Music in the home, if taken seriously, could involve the whole family and so there could be cellos, clarinets, flutes, violins with all the accoutrements. Australia’s traditional and popular music was, to varying degrees, altered or overlayed by powerful influences such as the phonograph or gramophone and from the late 1920s and early 1930s, by radio broadcasts.
Edison’s cylinder phonograph, first invented in 1877, was still widely used in the early decades of this century until competition came from the new disc gramophone, prototype of all records players up to recent times. The development of the cinema stretches through the whole period 1880 to 1940. By the end of that time pictures with both sound and colour had been developed.
In the home around the turn of the century a family might enjoy an evening with the magic lantern – apart from all kinds of glass slides there were visual effects created through hand wound kaleidoscope slides.

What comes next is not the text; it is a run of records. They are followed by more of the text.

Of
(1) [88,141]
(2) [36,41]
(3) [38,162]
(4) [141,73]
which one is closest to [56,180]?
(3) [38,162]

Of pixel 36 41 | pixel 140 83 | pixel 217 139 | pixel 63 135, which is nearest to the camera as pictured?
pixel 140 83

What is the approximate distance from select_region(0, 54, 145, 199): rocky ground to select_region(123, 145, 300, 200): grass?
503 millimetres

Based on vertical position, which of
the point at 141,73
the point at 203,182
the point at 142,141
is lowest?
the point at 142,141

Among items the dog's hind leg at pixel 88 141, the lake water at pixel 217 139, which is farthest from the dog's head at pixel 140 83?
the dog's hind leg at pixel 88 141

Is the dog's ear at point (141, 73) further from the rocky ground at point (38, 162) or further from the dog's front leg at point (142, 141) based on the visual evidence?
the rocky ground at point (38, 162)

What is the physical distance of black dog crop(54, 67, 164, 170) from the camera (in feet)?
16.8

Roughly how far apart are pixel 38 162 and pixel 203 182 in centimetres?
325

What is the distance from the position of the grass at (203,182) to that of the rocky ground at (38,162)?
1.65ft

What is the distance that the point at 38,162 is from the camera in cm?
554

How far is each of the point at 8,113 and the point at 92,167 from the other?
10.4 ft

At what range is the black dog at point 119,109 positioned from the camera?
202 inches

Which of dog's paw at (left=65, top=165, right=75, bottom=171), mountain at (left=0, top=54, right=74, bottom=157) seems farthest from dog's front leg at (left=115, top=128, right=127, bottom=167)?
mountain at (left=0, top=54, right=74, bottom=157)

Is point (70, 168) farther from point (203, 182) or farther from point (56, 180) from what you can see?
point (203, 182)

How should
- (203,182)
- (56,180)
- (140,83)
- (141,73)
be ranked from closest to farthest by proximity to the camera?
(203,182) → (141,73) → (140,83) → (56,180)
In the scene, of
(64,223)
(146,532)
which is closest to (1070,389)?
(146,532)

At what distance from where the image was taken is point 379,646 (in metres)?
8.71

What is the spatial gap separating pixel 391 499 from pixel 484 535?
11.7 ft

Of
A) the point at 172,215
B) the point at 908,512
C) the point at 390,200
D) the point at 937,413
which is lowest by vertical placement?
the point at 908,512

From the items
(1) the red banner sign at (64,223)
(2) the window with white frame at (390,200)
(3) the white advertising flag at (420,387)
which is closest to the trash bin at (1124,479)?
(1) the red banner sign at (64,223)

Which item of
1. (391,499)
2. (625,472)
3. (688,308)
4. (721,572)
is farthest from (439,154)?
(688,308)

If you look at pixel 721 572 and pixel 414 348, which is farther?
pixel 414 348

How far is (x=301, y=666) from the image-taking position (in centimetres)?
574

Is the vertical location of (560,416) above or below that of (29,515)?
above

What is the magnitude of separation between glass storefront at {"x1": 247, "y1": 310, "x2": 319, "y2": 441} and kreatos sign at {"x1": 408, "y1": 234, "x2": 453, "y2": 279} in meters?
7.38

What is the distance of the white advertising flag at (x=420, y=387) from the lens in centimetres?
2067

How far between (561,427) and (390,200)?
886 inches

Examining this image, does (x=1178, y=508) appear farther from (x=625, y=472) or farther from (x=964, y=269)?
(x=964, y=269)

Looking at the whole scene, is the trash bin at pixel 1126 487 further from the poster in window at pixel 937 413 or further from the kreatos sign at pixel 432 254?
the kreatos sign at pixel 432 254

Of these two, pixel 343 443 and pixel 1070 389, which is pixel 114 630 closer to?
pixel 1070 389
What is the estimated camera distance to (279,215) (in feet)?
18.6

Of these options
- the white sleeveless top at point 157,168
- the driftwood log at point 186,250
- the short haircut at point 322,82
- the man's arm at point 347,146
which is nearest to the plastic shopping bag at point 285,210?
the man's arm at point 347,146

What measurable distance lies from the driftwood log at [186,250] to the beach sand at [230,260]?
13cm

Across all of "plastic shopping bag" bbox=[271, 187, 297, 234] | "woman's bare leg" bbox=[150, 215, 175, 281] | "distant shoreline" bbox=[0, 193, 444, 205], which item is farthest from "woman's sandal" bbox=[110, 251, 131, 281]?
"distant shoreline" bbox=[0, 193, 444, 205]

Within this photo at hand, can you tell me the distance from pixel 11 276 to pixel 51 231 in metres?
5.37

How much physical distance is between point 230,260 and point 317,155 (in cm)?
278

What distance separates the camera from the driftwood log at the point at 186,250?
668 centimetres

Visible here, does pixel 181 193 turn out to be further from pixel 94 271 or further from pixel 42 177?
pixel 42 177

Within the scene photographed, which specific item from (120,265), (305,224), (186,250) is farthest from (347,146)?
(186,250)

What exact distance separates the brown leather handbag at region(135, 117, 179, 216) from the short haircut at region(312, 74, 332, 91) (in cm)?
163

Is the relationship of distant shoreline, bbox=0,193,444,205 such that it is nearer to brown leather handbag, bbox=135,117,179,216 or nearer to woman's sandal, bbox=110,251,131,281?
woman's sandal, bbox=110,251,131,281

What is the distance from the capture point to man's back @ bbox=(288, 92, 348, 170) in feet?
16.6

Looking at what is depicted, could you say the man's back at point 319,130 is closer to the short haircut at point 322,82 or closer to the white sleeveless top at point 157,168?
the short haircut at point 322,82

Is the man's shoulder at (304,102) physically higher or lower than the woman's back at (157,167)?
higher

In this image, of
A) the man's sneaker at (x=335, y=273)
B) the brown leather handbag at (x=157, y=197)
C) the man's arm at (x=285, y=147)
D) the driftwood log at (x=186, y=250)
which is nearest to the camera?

Stereoscopic views were a happy way of being transported to distant places and seeing, if at second hand, the great events of these times. The departure of the troops for the South African War and the visit of the American Fleet were typical subjects. Tours of exotic places rated highly and father might favour the “French Bicycle Girls” series.
The keeping of photograph albums became a much more personal hobby with the invention of the simple box camera. This provided an opportunity of the amateur photographer to capture on film all the different aspects of family and community life. Before the box camera there had only been professional studio photographs of the family or paintings of popular views and portraits of notable people. From the 1890s onward amateurs with box cameras filled albums with photographs, at times obscure and ill-composed, but in most cases showing a natural, lively quality.
Households which could boast a library were fortunate and one can only wonder whether the occupants made use of such resources. Most libraries would be based on the accepted classics, along with the Bible, a few guides and almanacs, a dictionary and perhaps a volume on home medicine.
People were rarely at a loss for household pastimes; they wrote letters, played charades, read the newspapers and enjoyed magazines like the Bulletin or Punch. Keeping a journal was popular, as was writing poetry, homilies and other “scraps” in a special book. Specially printed coloured pictures were also available and carefully arranged in large scrapbooks and even on boxes, trays and screens.
For most, it was an age of simple pleasures when time was savoured rather than saved.
All of these objects can be seen in our museum.